RECORDS FOR PROCESSING:

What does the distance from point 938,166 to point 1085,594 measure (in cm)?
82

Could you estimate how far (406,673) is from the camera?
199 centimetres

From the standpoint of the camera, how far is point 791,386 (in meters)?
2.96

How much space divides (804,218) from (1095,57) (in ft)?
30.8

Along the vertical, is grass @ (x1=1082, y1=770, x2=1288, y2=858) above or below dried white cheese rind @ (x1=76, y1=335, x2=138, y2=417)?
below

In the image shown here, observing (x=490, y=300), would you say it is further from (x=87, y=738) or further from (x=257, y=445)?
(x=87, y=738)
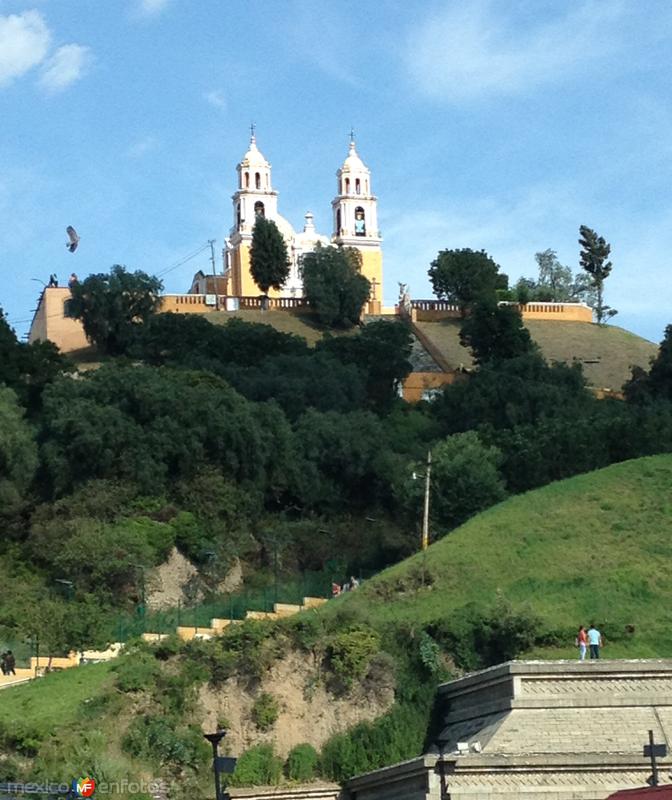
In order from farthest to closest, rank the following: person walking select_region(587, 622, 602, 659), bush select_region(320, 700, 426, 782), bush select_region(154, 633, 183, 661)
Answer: bush select_region(154, 633, 183, 661), person walking select_region(587, 622, 602, 659), bush select_region(320, 700, 426, 782)

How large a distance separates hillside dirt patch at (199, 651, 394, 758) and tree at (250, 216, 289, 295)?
4891cm

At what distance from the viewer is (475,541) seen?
159 feet

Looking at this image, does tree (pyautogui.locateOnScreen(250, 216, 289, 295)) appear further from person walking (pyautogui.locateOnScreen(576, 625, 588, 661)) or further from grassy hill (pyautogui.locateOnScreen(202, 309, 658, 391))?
person walking (pyautogui.locateOnScreen(576, 625, 588, 661))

THE REQUEST:
Write the entries above out again exactly, but not the pictures.

SOLUTION:
What does the distance from point 938,166 to point 1085,594 measure (in cm)?
82

Could you estimate how far (406,673) is from the camera?
199 centimetres

From the standpoint of the camera, how far is point 791,386 (in meters)?
2.96

How much space divides (804,218) from (1095,57) (in ft)?
30.8

Along the vertical, is grass @ (x1=1082, y1=770, x2=1288, y2=858) above or below dried white cheese rind @ (x1=76, y1=335, x2=138, y2=417)?
below

In the image shown here, observing (x=490, y=300), would you say it is further from (x=87, y=738) or further from (x=257, y=445)?
(x=87, y=738)
In order from farthest to closest, rank the following: person walking select_region(587, 622, 602, 659), bush select_region(320, 700, 426, 782), bush select_region(154, 633, 183, 661)
Answer: bush select_region(154, 633, 183, 661), person walking select_region(587, 622, 602, 659), bush select_region(320, 700, 426, 782)

How large a distance separates hillside dirt patch at (199, 651, 394, 758) and tree at (250, 216, 289, 295)?
4891cm

At what distance from the viewer is (475,541) seen?
159 feet

Looking at this image, does tree (pyautogui.locateOnScreen(250, 216, 289, 295)) appear further from person walking (pyautogui.locateOnScreen(576, 625, 588, 661)) or further from grassy hill (pyautogui.locateOnScreen(202, 309, 658, 391))?
person walking (pyautogui.locateOnScreen(576, 625, 588, 661))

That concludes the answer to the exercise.